(Beginning of Extracted text)
# Clarification about length contraction question

1. May 11, 2012

### bahamagreen

A space traveler is very happy to discover that after a long period of 1 g acceleration the measured distance to his destination has contracted substantially.

At some point he begins to plan for reversing thrust...

It come to him that if he reduces the relative speed between his craft and his destination, the contraction of the distance he has been happy about is going to diminish its effect.

It seems that as he slows the craft down, the space forward will be expanding, and the net distance to his destination might be increasing, in spite of the craft's constant progress toward his destination.

I've spent some time with some relativity calculator sites that show contraction factor scenarios - some of which result in changes of many light years in measured distance. None of them seem to be designed to look at this question...

Does the reduction in contraction effect (net distance expansion) always work out with the relative approach speed deceleration (distance covered) so that the math never allows the space traveler to believe he is not making headway toward his destination at all times?

2. May 11, 2012

### Ich

No.
As always, you can describe this effect in different ways.
For example (boringly) as changing aberration, making the destination look farther away. That describes what you see.
Or (way cooler) as the destination moving backwards in time, as it is behind the event horizon that comes from the immense gravitational field that permeates the universe as you accelerate. That describes coordinate behaviour in an accelerated frame.

Whatever, this is not too strange, as you are accelerating and therefore changing your view of the world. If the destination accelerated and instantly looked as if receding, that woud be cause for concern.

3. May 11, 2012

### bahamagreen

You answered "No", but your elaboration seems to say "Yes", then your conclusion states that "yes" would be a concern...? Could you clarify more?

4. May 11, 2012

### Staff: Mentor

There is no single standard reference frame for non inertial observers. You are going to have to specify exactly how you plan to construct the non inertial reference frame.

My favorite method is the Dolby and Gull approach:
http://arxiv.org/abs/gr-qc/0104077

5. May 11, 2012

### yuiop

Something to consider here is the what you will actually see when the relativistic aberration effect is taken into account. One way we perceive the distance to an object is by the visual subtended angle of the object. For example if we accelerated extremely rapidly to relativistic speeds towards the moon, the moon would shrink visually and give the visual impression of going away from the moon. As we approached the moon and decelerated rapidly preparing to land, the visual size of the Moon increases giving the impression we are accelerating towards it. This visual effect is almost the exact opposite of the calculated increased distance mentioned in the OP.

Also, as we slow down, crude radar measurements of the distance to the Moon will appear to be increasing because of time dilation effects. Altogether very disconcerting for a relativistic pilot!

Last edited: May 11, 2012
6. May 11, 2012

### Austin0

My guess would be that with a 1 g deceleration the calculated distance would continue to decrease but at a diminishing rate. The decrease in the gamma factor and the consequent increase in caculated distance would be less than the actual forward dispacement during any small interval of consideration.
But looking at ICMIF's at the point of maximum velocity and after a radical deceleration it seems like the calculated distance woud increase more than the forward translation during deceleration. Dissapointing to the traveler!
I didn't do any calculations so this is also just a guess.
(End of Extracted text)
(Beginning of Dataset extract)
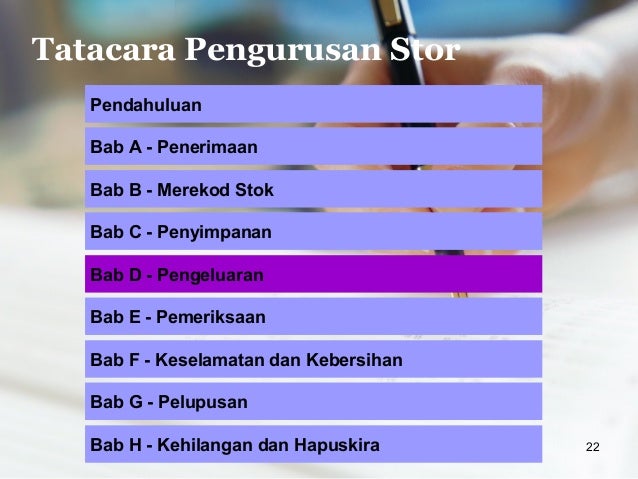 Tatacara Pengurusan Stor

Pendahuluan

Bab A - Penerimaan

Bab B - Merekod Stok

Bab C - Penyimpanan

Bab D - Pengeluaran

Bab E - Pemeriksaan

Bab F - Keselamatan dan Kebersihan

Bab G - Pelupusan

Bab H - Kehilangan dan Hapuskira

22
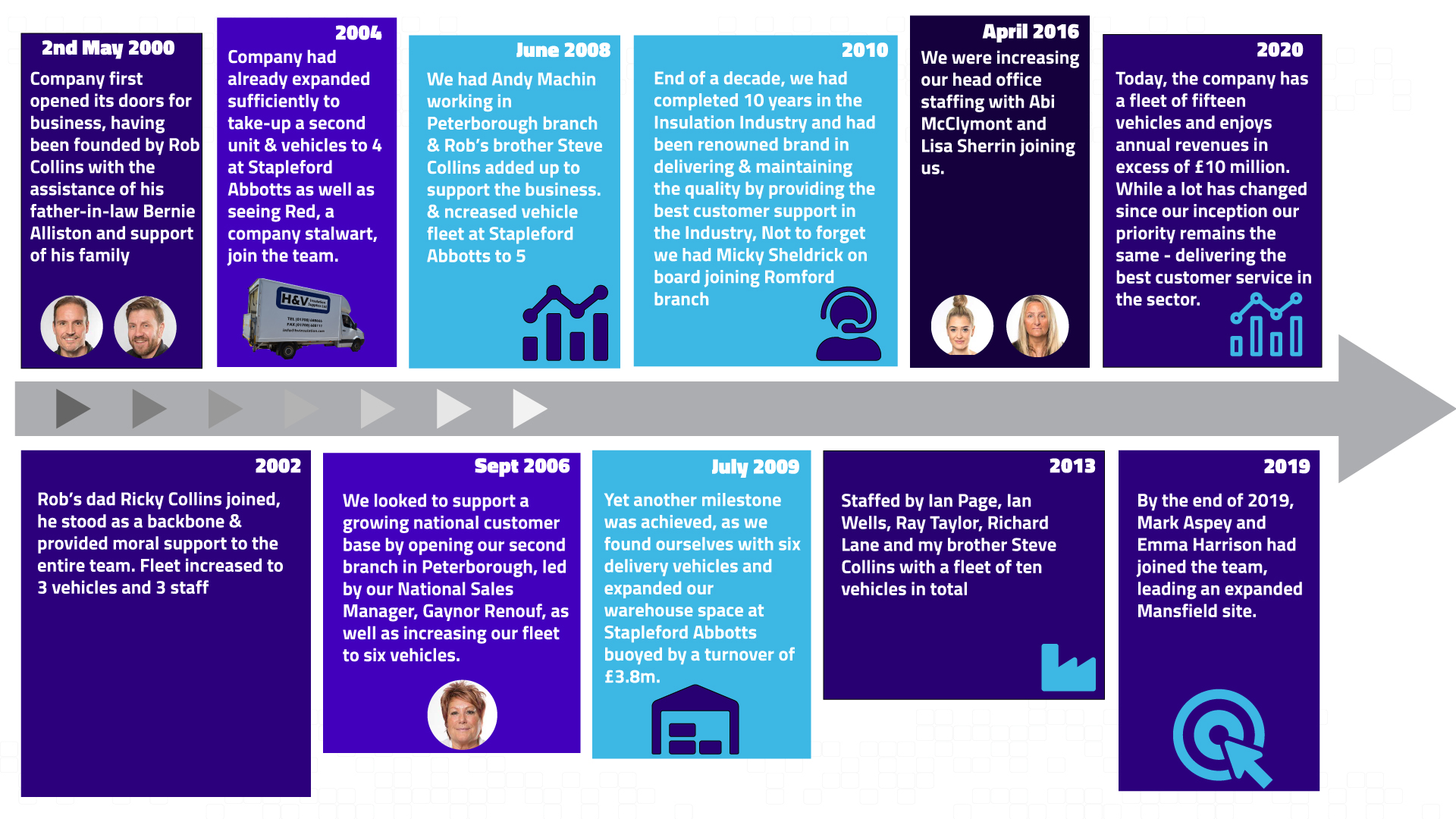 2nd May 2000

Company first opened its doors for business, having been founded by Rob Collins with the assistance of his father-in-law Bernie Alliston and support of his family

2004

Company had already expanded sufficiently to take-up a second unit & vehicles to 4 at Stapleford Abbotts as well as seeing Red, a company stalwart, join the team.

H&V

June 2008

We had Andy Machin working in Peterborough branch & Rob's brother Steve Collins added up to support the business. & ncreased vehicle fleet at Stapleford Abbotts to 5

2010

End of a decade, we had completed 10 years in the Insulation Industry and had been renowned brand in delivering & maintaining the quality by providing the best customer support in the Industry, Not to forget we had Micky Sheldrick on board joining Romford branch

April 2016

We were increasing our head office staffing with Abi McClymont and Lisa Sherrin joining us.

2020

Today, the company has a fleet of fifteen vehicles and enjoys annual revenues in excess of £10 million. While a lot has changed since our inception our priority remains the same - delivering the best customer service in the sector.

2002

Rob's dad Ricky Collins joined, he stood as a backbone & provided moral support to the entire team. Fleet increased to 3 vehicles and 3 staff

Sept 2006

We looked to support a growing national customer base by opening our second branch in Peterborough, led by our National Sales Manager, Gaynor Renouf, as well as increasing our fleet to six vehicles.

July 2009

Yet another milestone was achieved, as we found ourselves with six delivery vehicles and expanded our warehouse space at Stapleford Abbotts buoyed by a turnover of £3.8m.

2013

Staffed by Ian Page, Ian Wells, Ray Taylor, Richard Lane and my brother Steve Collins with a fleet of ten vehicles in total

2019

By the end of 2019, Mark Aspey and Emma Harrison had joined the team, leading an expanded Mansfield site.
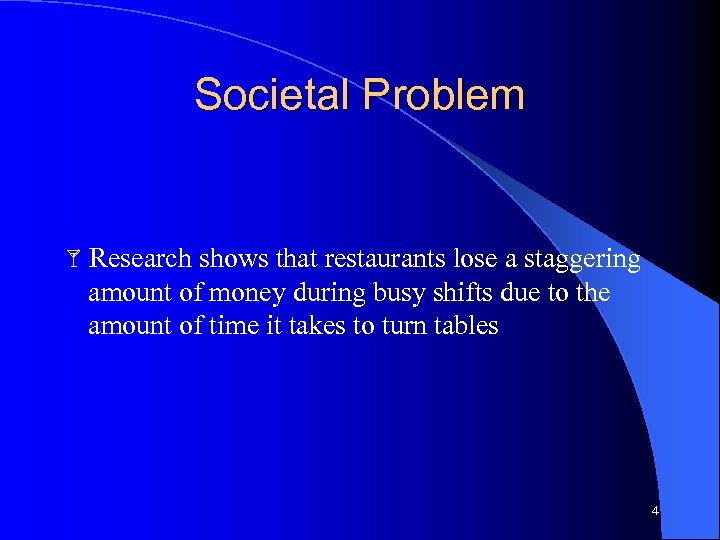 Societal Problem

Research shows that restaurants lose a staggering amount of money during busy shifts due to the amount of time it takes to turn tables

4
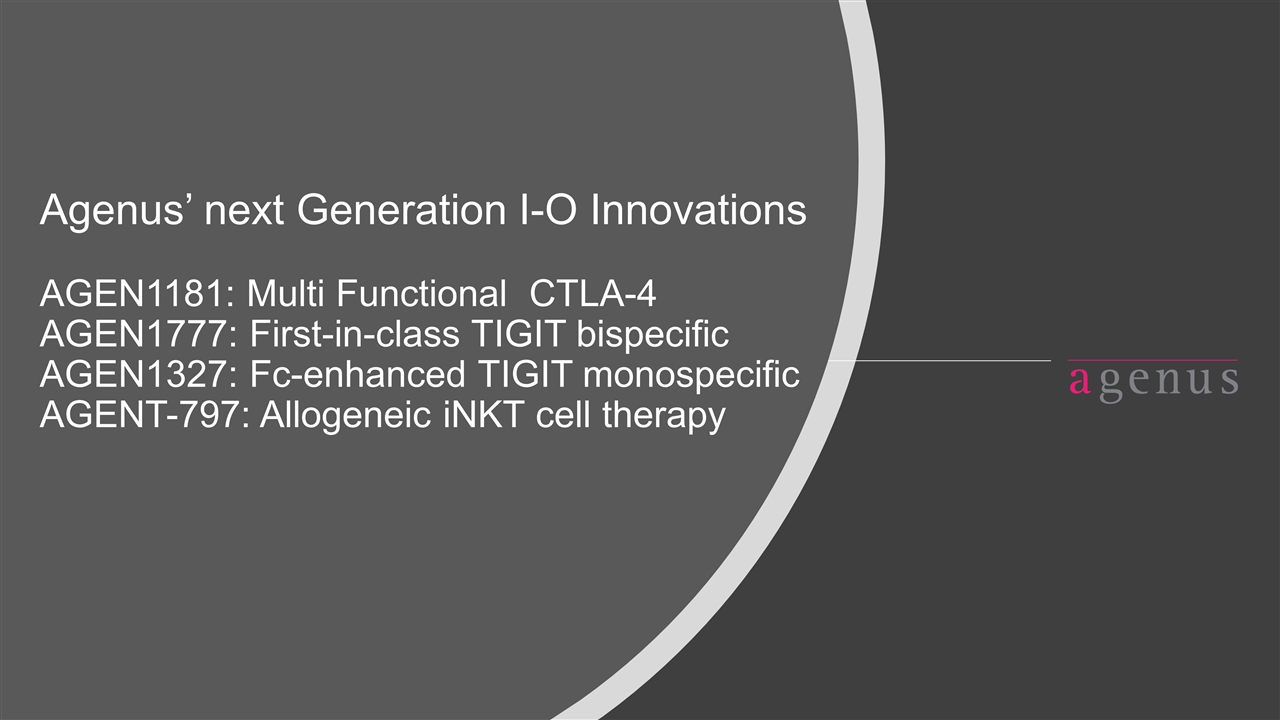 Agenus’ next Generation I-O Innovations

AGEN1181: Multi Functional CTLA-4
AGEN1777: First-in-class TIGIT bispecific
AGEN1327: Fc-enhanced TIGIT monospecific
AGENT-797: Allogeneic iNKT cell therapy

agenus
(End of Dataset extract)
(Beginning of Dataset extract)
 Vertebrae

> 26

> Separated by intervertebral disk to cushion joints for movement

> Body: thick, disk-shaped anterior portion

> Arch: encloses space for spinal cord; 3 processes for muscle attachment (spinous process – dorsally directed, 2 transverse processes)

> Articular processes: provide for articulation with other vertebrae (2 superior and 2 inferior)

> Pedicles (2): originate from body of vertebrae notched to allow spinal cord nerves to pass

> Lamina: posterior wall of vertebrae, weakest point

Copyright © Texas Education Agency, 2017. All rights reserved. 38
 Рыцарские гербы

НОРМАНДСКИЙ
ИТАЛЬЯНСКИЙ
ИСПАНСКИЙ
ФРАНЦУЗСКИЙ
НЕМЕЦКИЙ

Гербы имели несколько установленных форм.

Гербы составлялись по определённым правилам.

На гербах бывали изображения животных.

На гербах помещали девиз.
(End of Dataset extract)
(Beginning of Dataset extract)
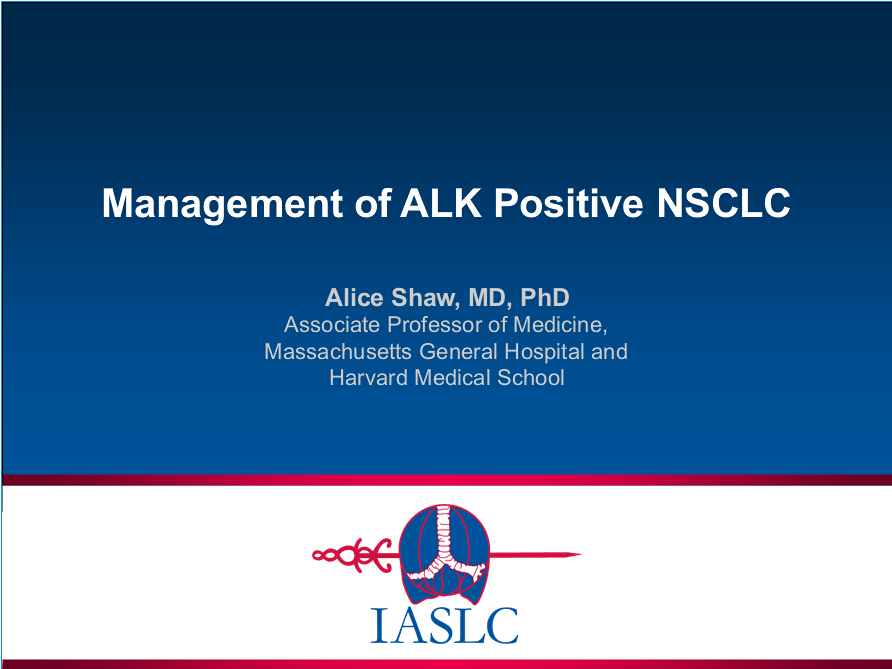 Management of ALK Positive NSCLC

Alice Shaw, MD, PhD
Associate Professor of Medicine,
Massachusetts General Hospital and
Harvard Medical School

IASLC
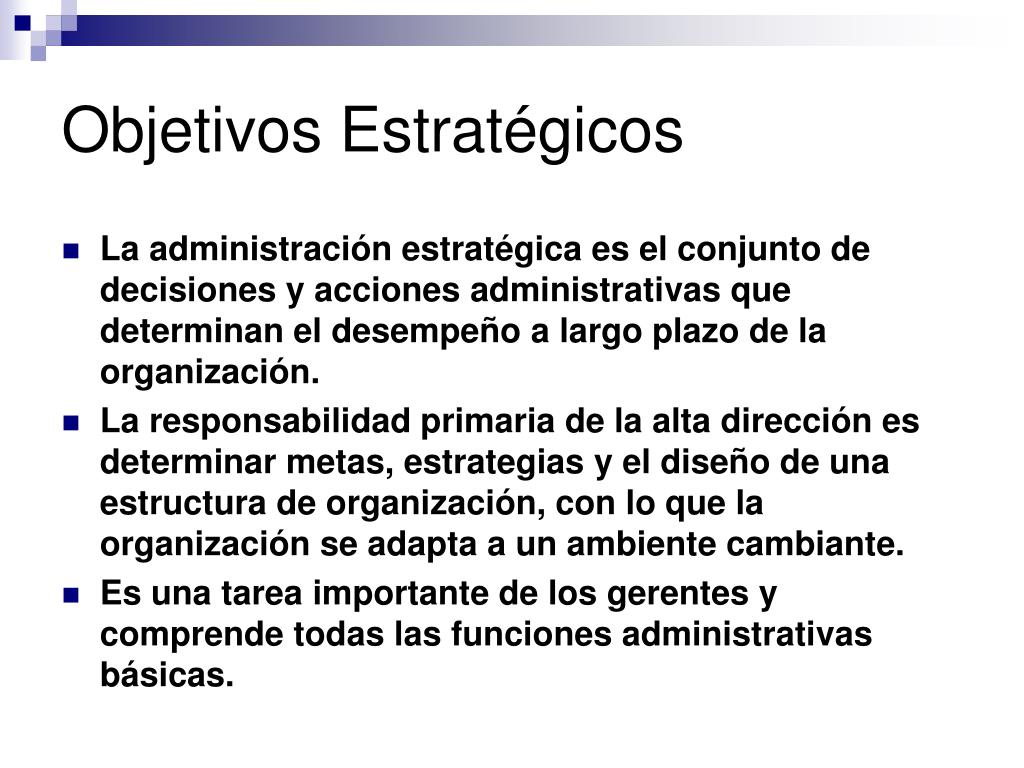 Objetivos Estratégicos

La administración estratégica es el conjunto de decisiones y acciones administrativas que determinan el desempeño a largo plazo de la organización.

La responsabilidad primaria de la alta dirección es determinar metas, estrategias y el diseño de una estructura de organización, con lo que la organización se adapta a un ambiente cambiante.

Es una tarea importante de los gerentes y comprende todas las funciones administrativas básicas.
(End of Dataset extract)
**Required actions**
(A) In the length contraction thread, which method does the mentor call a favorite for building a non-inertial reference frame?
(B) Transcribe a passage of the length contraction thread, starting at the words "My favorite method" and stopping after "mentioned in the OP.".
(C) Carry the length contraction thread forward from its final line with the next part of the discussion.

**Task results**
(A) The Dolby and Gull approach.

(B)
My favorite method is the Dolby and Gull approach:
http://arxiv.org/abs/gr-qc/0104077

5. May 11, 2012

### yuiop

Something to consider here is the what you will actually see when the relativistic aberration effect is taken into account. One way we perceive the distance to an object is by the visual subtended angle of the object. For example if we accelerated extremely rapidly to relativistic speeds towards the moon, the moon would shrink visually and give the visual impression of going away from the moon. As we approached the moon and decelerated rapidly preparing to land, the visual size of the Moon increases giving the impression we are accelerating towards it. This visual effect is almost the exact opposite of the calculated increased distance mentioned in the OP.

(C)
Last edited: May 11, 2012
7. May 11, 2012

### bahamagreen

OK, good. It is pretty strange.

Dalespam - yes, while the deceleration is on the observer's reference frame will be non-inertial.

With that in mind...

What if the space traveler's navigator suggests that the reverse thrust during the deceleration phase be turn off periodically so that their frame is then inertial and they can take some measurements.

Would subsequent inertial frame measurements (or any portion of the series of them) indicate that the distance to the destination was increasing, in spite of making headway continuously toward the destination during the deceleration phase?

Sort of like the GPS telling you it is more miles to go than the last estimate every time you pause at a rest stop...

8. May 11, 2012

### Austin0

In your great thought experiment it is not necessary to stop acceleration. You can simply do calculations based on an instantaneously co-moving inertial frame (ICMIF)
As others have pointed out hypothetical measurements within such a system are problematic. It is much easier to analyze from the destinatin frame and transform the calculations to two ICMIFs at different points in the deceleration to figure out what they would calculate for distance.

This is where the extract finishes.